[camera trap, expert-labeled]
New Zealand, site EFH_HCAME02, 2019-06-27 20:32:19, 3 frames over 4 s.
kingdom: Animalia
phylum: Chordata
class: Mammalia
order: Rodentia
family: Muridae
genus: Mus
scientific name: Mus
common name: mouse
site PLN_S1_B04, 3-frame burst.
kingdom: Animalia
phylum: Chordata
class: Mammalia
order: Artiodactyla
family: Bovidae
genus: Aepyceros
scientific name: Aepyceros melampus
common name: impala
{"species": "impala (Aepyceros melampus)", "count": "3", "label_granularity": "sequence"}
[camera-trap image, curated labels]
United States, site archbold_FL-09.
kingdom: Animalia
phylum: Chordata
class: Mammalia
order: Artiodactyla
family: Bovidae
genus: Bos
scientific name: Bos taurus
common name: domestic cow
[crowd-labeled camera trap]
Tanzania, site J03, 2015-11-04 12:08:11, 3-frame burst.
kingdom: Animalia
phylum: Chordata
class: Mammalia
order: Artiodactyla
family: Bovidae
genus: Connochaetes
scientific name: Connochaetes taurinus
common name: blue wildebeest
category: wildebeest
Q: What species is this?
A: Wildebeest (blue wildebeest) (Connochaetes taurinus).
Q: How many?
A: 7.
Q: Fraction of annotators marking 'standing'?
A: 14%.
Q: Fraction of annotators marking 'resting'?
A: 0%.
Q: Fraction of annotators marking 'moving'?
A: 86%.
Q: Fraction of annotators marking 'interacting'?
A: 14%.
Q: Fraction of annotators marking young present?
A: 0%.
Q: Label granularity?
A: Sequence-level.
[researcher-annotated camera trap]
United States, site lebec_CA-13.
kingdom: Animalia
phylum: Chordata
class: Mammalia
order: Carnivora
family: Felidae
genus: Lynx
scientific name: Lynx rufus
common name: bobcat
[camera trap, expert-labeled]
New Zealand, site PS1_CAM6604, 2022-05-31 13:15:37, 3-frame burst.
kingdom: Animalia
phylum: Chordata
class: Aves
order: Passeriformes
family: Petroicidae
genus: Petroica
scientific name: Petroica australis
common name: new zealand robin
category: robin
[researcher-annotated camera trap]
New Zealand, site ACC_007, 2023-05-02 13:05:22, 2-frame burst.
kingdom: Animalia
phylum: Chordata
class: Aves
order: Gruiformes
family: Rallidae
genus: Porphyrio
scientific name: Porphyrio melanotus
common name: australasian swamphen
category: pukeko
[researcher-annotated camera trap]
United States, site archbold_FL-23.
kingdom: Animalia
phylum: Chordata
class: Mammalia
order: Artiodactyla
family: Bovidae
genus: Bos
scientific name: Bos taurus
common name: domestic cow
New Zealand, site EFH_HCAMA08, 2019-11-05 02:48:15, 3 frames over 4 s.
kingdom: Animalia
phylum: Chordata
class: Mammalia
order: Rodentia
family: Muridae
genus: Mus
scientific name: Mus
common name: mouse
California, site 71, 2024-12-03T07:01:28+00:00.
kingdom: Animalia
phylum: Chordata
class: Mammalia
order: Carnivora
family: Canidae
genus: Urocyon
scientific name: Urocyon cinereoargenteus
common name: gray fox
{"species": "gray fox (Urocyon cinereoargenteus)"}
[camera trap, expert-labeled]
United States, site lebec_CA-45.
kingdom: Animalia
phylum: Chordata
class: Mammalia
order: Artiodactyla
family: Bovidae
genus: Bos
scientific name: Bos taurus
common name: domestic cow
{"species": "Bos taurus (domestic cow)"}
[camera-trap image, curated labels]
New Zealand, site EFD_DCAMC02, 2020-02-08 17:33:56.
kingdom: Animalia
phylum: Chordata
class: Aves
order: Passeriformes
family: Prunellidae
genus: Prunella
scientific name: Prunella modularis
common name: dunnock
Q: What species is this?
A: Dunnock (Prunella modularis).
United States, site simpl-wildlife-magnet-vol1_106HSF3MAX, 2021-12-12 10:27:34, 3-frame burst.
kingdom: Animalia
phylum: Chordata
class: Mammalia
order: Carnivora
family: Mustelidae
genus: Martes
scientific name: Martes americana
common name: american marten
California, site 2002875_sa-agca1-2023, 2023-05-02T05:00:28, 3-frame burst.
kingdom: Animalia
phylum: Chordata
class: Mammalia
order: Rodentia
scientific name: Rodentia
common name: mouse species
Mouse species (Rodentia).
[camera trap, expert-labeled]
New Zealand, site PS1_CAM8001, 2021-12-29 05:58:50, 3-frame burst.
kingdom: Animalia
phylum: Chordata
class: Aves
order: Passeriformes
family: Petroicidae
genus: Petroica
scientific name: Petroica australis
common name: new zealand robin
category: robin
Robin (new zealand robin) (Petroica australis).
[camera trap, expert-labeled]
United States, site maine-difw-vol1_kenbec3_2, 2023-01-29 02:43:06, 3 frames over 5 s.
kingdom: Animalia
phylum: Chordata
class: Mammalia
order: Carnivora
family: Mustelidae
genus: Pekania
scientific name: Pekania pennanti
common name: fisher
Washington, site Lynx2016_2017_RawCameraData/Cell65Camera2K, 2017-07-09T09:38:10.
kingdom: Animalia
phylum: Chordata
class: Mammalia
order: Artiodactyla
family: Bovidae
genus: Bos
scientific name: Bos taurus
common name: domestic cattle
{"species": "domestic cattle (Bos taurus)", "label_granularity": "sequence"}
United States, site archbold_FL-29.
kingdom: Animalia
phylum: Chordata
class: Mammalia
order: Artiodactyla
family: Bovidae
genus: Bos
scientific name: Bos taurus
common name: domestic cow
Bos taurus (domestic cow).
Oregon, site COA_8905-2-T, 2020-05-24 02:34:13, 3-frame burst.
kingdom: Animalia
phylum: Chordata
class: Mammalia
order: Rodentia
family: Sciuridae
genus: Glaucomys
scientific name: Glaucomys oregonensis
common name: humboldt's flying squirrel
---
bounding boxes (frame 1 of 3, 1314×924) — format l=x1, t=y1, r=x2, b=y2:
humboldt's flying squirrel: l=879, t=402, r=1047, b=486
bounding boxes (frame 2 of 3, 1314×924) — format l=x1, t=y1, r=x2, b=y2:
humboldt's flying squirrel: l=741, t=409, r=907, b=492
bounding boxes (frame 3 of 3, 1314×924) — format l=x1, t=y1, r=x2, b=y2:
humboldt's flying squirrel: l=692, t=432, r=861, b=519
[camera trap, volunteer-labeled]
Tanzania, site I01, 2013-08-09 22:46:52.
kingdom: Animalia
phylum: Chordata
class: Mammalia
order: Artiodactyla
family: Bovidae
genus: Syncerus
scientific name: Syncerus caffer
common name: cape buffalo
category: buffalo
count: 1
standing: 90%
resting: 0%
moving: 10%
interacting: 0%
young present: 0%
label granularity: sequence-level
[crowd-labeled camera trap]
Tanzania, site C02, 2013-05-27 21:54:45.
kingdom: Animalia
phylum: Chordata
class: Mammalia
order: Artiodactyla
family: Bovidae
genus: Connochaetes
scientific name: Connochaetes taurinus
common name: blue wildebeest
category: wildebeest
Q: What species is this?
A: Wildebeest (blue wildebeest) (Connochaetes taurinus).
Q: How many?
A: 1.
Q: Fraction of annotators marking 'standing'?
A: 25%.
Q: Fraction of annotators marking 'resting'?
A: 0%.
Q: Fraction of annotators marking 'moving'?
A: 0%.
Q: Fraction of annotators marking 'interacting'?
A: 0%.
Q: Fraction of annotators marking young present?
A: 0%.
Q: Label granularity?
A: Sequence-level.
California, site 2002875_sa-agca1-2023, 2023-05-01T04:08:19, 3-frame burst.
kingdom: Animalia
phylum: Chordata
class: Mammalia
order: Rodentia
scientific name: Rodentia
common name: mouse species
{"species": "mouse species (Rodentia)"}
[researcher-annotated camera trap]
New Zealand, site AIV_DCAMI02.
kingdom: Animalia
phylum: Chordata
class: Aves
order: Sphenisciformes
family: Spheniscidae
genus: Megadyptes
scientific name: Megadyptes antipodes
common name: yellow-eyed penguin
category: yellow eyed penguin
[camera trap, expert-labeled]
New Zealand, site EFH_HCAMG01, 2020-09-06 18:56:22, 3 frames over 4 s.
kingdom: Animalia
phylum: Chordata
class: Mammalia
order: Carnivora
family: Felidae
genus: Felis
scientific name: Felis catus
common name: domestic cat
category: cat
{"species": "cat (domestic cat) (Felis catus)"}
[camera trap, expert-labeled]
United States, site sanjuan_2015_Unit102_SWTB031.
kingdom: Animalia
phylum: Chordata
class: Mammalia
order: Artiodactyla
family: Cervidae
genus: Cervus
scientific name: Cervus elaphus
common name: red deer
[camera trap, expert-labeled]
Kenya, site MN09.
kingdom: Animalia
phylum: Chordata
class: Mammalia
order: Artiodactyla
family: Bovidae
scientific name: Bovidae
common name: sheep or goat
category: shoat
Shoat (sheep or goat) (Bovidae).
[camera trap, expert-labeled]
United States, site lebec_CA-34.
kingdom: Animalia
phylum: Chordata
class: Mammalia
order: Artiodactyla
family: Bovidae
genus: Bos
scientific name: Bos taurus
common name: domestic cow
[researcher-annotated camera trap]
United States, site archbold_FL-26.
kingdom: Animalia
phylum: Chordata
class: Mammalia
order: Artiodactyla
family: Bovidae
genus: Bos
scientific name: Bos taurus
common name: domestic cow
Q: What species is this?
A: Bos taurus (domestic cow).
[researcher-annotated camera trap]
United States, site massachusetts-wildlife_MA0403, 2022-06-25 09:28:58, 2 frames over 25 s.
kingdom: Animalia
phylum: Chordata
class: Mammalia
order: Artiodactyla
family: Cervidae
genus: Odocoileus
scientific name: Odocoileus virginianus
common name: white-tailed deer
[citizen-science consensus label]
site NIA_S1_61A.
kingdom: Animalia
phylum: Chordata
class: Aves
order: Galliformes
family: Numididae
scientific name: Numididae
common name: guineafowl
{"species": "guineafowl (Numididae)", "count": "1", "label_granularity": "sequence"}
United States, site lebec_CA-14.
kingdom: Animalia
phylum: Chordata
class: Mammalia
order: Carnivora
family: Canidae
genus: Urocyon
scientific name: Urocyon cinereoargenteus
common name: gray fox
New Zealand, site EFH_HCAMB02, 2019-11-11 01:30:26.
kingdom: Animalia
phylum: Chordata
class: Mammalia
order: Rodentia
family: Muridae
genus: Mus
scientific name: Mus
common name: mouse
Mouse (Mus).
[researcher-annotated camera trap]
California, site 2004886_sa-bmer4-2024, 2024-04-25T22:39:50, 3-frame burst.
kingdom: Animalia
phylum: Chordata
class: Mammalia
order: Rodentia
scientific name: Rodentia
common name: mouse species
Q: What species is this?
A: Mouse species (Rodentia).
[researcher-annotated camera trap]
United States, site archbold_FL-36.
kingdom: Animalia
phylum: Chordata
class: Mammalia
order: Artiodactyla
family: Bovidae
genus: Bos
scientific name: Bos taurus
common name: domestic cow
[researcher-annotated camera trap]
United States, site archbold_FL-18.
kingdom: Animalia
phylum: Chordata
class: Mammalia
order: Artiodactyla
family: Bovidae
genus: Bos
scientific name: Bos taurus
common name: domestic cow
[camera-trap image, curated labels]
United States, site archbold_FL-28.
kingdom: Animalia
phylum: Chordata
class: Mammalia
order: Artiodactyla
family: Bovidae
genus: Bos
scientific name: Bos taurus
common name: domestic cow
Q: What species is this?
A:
===
What is being asked –
Which of the lines in the data contain the string "count"? Return each one.

Reply –
{"species": "impala (Aepyceros melampus)", "count": "3", "label_granularity": "sequence"}
count: 1
{"species": "guineafowl (Numididae)", "count": "1", "label_granularity": "sequence"}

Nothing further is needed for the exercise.